Thursday, October 27, 2005

Cool new armor technology

A friend alerted me to this.  It's right out of Star Trek 4, if you are a Trekkie geek like us, you'll know what I'm talking about.  The boys go back in time to San Francisco circa 1986 and in the midst of their trials, Scotty teaches some industrialist to create this transparent aluminum that's stronger than steel.  It's supposed to be futuristic.

WRIGHT-PATTERSON AIR FORCE BASE, Ohio (AFPN) -- Engineers here are testing a new kind of transparent armor -- stronger and lighter than traditional materials -- that could stop armor-piercing weapons from penetrating vehicle windows.
The Air Force Research Laboratory's materials and manufacturing directorate is testing aluminum oxynitride -- ALONtm -- as a replacement for the traditional multi-layered glass transparencies now used in existing ground and air armored vehicles.

Traditional transparent armor is thick layers of bonded glass.
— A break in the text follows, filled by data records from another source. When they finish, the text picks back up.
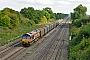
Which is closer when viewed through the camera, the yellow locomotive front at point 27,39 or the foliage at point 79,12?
the yellow locomotive front at point 27,39

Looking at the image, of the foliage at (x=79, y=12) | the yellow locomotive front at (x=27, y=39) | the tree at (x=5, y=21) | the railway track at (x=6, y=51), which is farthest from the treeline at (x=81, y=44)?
the foliage at (x=79, y=12)

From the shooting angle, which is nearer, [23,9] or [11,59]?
[11,59]

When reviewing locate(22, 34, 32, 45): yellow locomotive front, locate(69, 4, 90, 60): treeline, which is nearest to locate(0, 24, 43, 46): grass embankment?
locate(22, 34, 32, 45): yellow locomotive front

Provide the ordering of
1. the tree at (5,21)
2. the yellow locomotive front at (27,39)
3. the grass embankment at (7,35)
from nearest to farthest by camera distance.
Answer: the yellow locomotive front at (27,39)
the grass embankment at (7,35)
the tree at (5,21)

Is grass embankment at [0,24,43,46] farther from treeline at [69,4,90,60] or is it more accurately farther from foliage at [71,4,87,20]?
foliage at [71,4,87,20]

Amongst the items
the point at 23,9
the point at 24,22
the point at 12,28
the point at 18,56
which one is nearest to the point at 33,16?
the point at 23,9

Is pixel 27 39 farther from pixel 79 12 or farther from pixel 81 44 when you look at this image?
pixel 79 12

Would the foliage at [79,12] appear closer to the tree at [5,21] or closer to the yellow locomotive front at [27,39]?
the tree at [5,21]

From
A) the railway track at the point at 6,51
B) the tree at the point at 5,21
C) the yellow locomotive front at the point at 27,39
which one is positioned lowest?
the railway track at the point at 6,51

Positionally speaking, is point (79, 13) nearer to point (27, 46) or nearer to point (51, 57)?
point (27, 46)

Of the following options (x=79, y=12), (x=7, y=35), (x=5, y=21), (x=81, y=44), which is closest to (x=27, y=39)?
(x=81, y=44)

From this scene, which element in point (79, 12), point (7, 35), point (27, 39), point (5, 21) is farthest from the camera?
point (79, 12)

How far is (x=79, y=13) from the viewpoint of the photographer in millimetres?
A: 111438

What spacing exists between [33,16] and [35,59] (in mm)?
86049
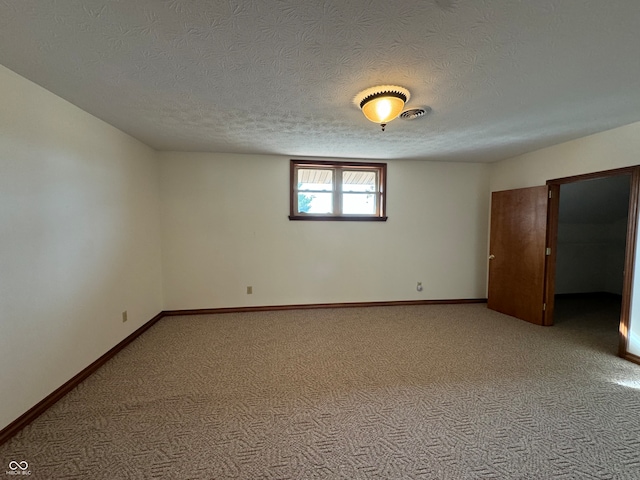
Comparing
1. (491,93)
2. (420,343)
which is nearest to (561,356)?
(420,343)

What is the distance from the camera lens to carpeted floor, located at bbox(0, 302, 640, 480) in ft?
4.41

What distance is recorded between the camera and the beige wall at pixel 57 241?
1.58 m

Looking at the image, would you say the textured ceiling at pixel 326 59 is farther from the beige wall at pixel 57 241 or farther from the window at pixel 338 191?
the window at pixel 338 191

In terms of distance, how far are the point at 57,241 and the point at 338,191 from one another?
3.13m

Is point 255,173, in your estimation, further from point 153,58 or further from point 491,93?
point 491,93

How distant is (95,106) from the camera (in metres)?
2.10

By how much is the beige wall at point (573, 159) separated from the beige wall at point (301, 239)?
39 cm

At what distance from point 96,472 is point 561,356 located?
372cm

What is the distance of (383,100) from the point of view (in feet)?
6.00

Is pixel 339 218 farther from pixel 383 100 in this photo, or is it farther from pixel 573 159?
A: pixel 573 159

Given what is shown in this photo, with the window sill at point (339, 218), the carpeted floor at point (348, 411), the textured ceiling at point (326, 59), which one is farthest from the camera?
the window sill at point (339, 218)

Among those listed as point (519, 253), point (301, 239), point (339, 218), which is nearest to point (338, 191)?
point (339, 218)

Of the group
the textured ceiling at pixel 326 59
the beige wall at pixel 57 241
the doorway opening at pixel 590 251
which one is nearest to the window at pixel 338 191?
the textured ceiling at pixel 326 59

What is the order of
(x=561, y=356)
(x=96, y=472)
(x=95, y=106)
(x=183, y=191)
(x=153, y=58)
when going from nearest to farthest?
(x=96, y=472), (x=153, y=58), (x=95, y=106), (x=561, y=356), (x=183, y=191)
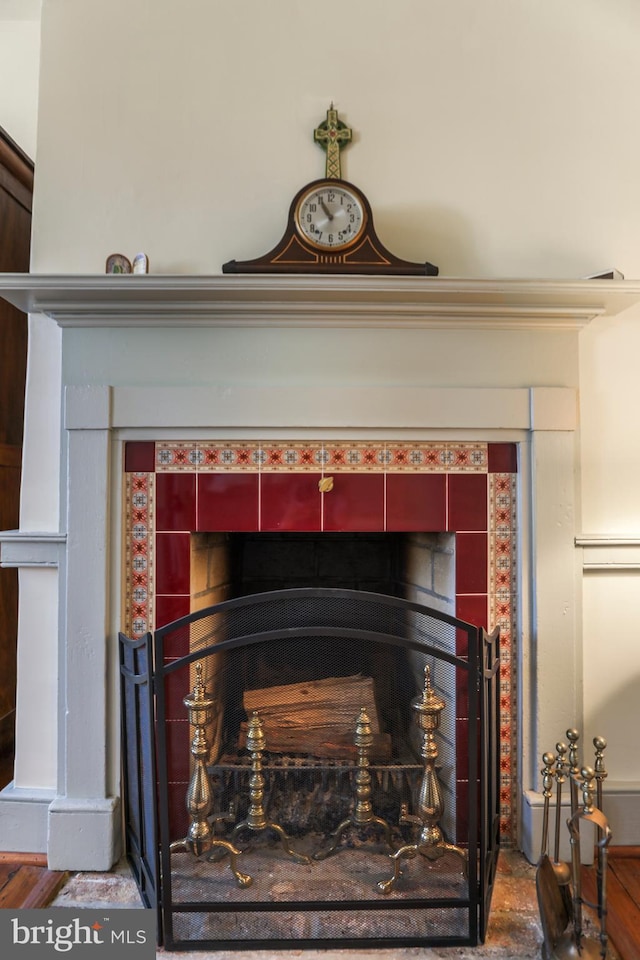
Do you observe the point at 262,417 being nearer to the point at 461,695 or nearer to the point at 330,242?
the point at 330,242

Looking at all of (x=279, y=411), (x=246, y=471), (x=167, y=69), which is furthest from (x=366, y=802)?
(x=167, y=69)

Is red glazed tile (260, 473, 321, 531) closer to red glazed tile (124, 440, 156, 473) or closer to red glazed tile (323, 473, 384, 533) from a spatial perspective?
red glazed tile (323, 473, 384, 533)

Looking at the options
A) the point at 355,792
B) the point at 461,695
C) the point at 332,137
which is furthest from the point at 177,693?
the point at 332,137

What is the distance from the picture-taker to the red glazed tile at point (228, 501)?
1719mm

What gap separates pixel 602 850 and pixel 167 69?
7.43 ft

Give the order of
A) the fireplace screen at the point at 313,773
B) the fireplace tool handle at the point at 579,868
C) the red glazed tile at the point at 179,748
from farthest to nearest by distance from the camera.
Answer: the red glazed tile at the point at 179,748
the fireplace screen at the point at 313,773
the fireplace tool handle at the point at 579,868

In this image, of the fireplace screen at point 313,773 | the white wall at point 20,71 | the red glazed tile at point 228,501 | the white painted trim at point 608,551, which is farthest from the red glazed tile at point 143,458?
the white wall at point 20,71

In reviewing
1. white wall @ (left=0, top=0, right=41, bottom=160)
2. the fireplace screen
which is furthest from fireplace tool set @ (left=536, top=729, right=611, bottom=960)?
white wall @ (left=0, top=0, right=41, bottom=160)

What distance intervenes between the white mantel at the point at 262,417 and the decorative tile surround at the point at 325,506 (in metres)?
0.04

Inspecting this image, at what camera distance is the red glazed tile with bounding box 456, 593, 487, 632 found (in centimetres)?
175

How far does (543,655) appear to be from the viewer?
1712 millimetres

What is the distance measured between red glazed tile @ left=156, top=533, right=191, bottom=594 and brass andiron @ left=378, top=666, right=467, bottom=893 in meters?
0.69

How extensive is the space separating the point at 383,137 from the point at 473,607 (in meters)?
1.37

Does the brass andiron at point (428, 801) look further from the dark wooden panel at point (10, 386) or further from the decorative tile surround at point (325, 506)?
the dark wooden panel at point (10, 386)
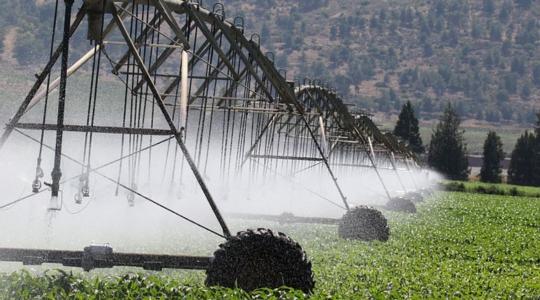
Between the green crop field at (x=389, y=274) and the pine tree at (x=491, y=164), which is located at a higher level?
the pine tree at (x=491, y=164)

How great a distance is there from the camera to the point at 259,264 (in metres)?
11.3

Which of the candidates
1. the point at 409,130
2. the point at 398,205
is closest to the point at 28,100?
the point at 398,205

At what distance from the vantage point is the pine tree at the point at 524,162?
13288 centimetres

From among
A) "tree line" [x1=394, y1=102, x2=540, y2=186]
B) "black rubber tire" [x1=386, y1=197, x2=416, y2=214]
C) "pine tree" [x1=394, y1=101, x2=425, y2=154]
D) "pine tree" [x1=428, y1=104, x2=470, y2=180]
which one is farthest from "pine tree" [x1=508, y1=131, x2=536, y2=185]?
→ "black rubber tire" [x1=386, y1=197, x2=416, y2=214]

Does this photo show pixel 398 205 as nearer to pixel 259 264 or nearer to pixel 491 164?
pixel 259 264

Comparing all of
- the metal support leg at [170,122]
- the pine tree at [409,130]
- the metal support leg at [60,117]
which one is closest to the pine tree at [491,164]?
the pine tree at [409,130]

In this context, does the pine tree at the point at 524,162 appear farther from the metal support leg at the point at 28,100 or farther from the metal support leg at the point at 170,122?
the metal support leg at the point at 28,100

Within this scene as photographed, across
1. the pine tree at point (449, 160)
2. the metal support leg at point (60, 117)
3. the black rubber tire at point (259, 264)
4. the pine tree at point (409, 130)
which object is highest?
the pine tree at point (409, 130)

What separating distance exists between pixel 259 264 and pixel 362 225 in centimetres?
1158

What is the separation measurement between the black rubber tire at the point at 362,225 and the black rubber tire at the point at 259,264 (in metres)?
11.2

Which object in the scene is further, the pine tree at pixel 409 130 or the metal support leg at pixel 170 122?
the pine tree at pixel 409 130

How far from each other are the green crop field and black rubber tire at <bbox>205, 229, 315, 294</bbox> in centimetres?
31

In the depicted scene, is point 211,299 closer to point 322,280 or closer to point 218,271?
point 218,271

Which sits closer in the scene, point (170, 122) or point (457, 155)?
point (170, 122)
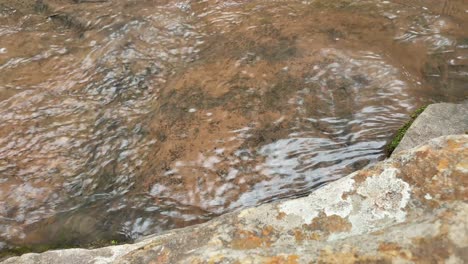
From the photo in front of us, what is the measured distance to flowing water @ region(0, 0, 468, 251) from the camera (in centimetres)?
486

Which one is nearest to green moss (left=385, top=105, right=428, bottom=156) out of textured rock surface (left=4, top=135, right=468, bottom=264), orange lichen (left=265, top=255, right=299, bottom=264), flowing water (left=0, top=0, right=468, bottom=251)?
flowing water (left=0, top=0, right=468, bottom=251)

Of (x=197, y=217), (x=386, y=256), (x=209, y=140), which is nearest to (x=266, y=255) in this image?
(x=386, y=256)

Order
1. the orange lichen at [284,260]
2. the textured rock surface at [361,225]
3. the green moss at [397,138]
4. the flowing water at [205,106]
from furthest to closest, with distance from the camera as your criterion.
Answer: the flowing water at [205,106] → the green moss at [397,138] → the orange lichen at [284,260] → the textured rock surface at [361,225]

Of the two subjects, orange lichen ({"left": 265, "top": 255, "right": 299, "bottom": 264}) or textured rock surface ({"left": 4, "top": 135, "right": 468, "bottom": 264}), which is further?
orange lichen ({"left": 265, "top": 255, "right": 299, "bottom": 264})

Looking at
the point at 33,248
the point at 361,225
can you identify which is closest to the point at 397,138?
the point at 361,225

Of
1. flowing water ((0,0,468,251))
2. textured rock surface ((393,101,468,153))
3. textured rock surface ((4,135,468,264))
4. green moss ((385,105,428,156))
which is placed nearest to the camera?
textured rock surface ((4,135,468,264))

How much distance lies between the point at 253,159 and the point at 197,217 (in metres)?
0.95

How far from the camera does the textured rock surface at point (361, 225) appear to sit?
2.25 meters

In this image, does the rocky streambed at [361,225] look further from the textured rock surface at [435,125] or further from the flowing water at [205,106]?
the flowing water at [205,106]

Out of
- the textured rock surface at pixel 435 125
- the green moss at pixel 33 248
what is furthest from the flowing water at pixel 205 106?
the textured rock surface at pixel 435 125

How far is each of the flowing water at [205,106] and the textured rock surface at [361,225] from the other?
70.5 inches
The new armor combines the transparent ALONtm piece as a strike plate, a middle section of glass and a polymer backing. Each layer is visibly thinner than the traditional layers.

ALONtm is virtually scratch resistant, offers substantial impact resistance, and provides better durability and protection against armor piercing threats, at roughly half the weight and half the thickness of traditional glass transparent armor, said the lieutenant.

In a June 2004demonstration, an ALONtm test pieces held up to both a .30 caliber Russian M-44 sniper rifle and a .50 caliber Browning Sniper Rifle with armor piercing bullets. While the bullets pierced the glass samples, the armor withstood the impact with no penetration.

Mr. Hoffman also pointed out the benefit of durability with ALONtm.

    "Eventually, with a conventional glass surface, degradation takes place and results in a loss of transparency," Mr. Hoffman said. "Things such as sand have little or no impact on ALONtm, and it probably has a life expectancy many times that of glass."
    The scratch-resistant quality will greatly increase the transparency of the armor, giving military members more visual awareness on the battlefield.